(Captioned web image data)
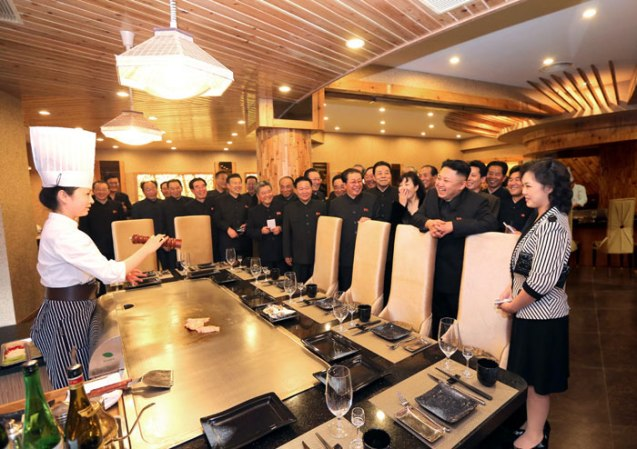 Kim Jong Un (2nd R) and his wife Ri Sol Ju (R) visit a teppanyaki griddle in the restaurant of the Haedanghwa Health Complex in east Pyongyang (Photo: Rodong Sinmun)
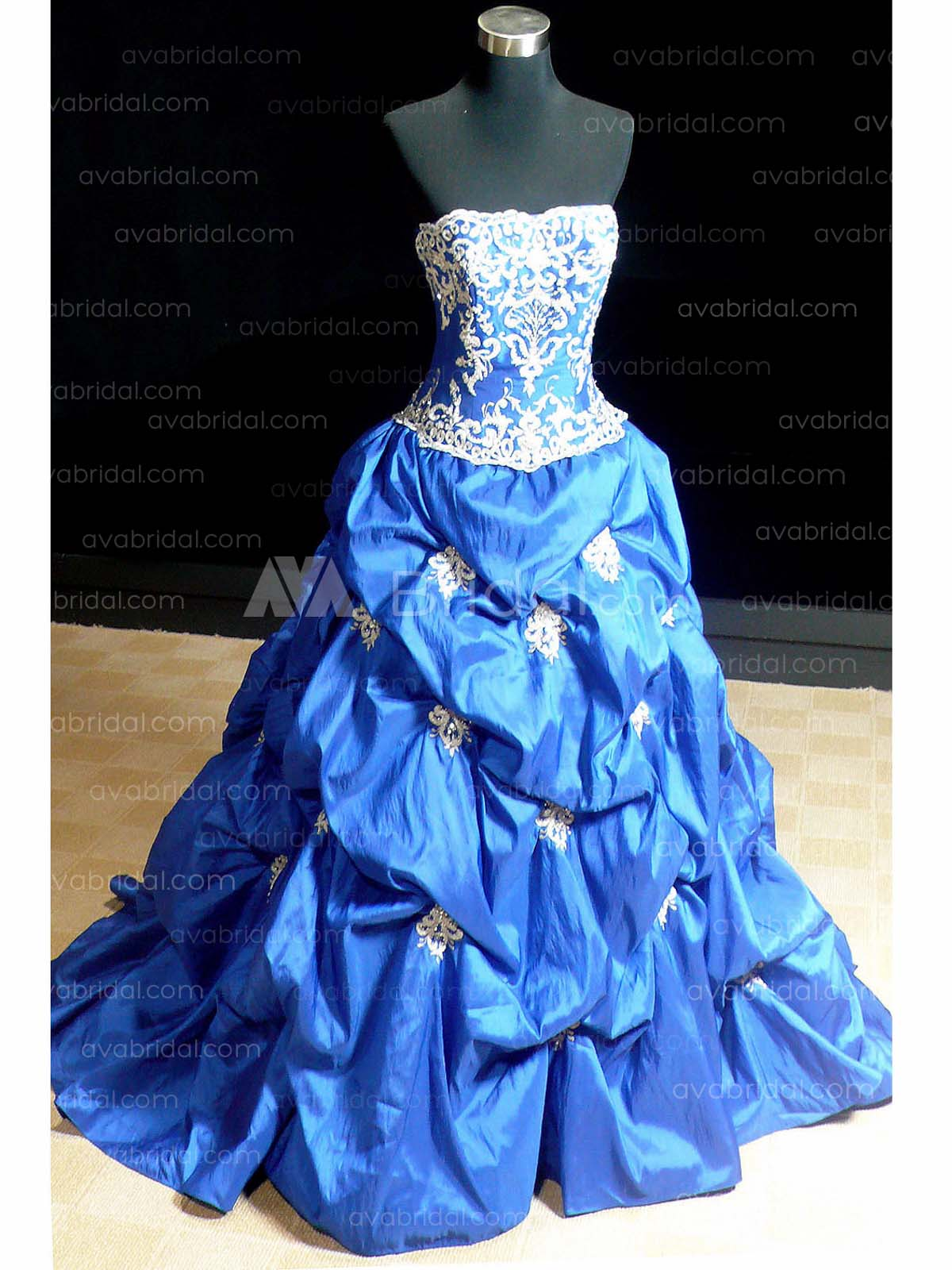 Alternative Ball Gown - Hilma - Front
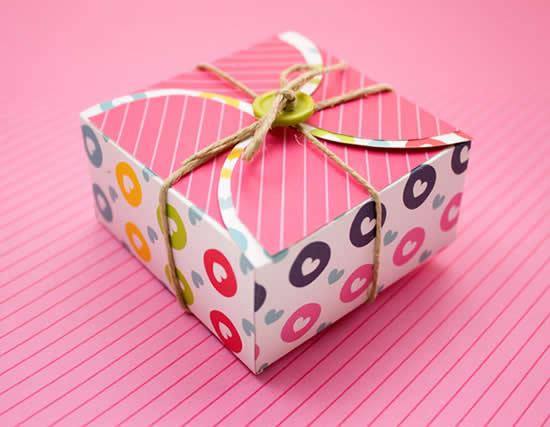 Caixa de papel para lembrancinha com molde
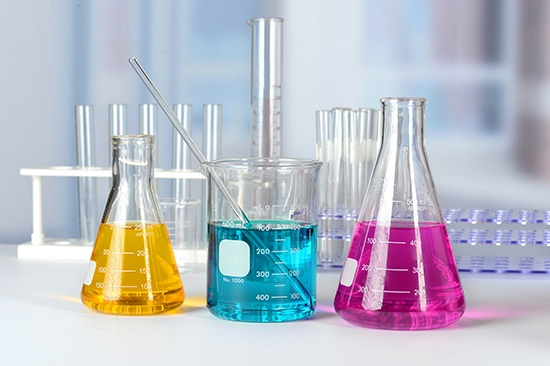 Chemical flasks of applications of potassium hydroxide solution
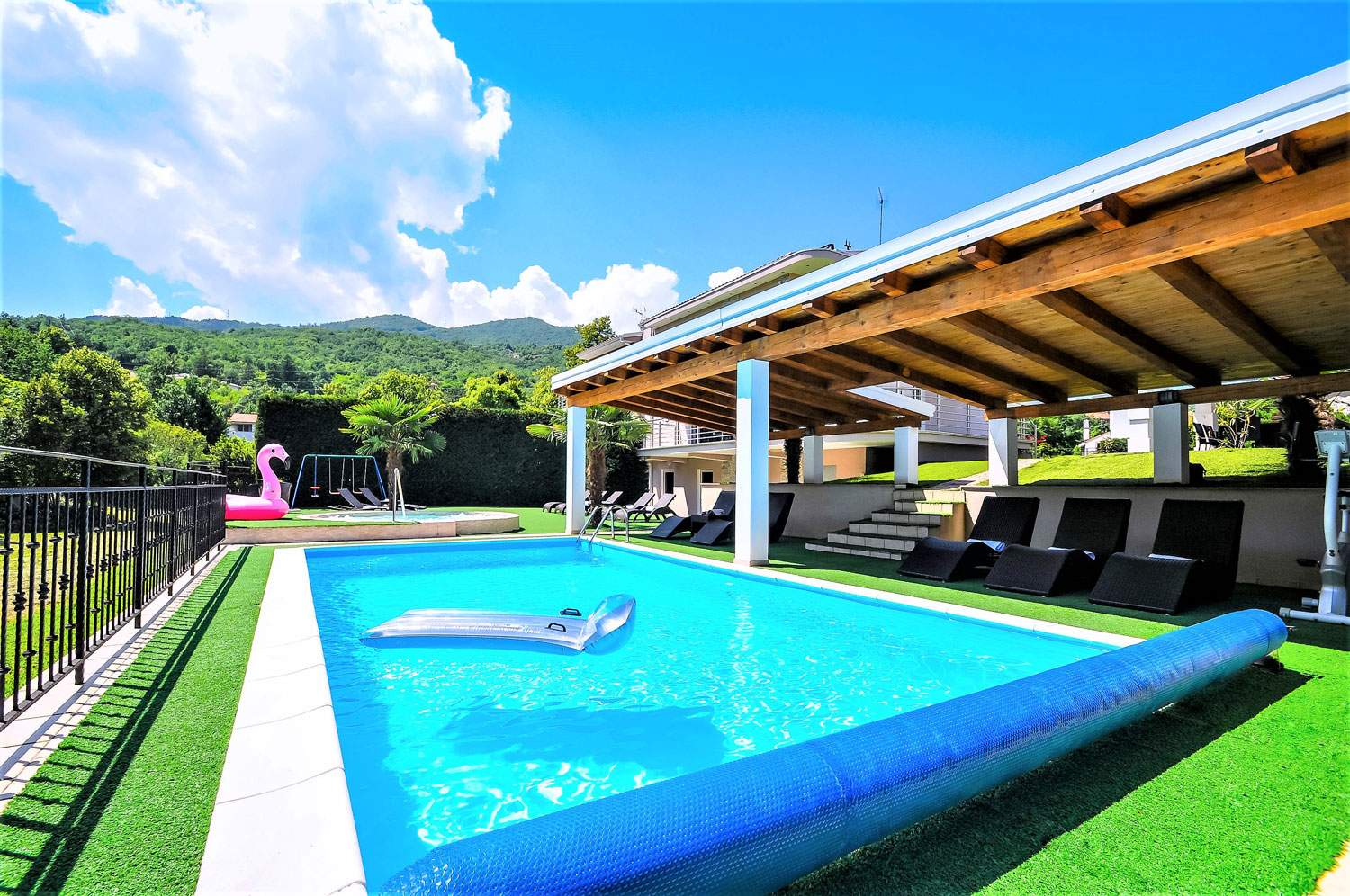villa-lorena-opatija-croatia-dining-area-backyard-pool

## [ACTION ITEM]
With images omitted, output the data exactly as given.

## [EXERCISE SOLUTION]
 Kim Jong Un (2nd R) and his wife Ri Sol Ju (R) visit a teppanyaki griddle in the restaurant of the Haedanghwa Health Complex in east Pyongyang (Photo: Rodong Sinmun)
 Alternative Ball Gown - Hilma - Front
 Caixa de papel para lembrancinha com molde
 Chemical flasks of applications of potassium hydroxide solution
villa-lorena-opatija-croatia-dining-area-backyard-pool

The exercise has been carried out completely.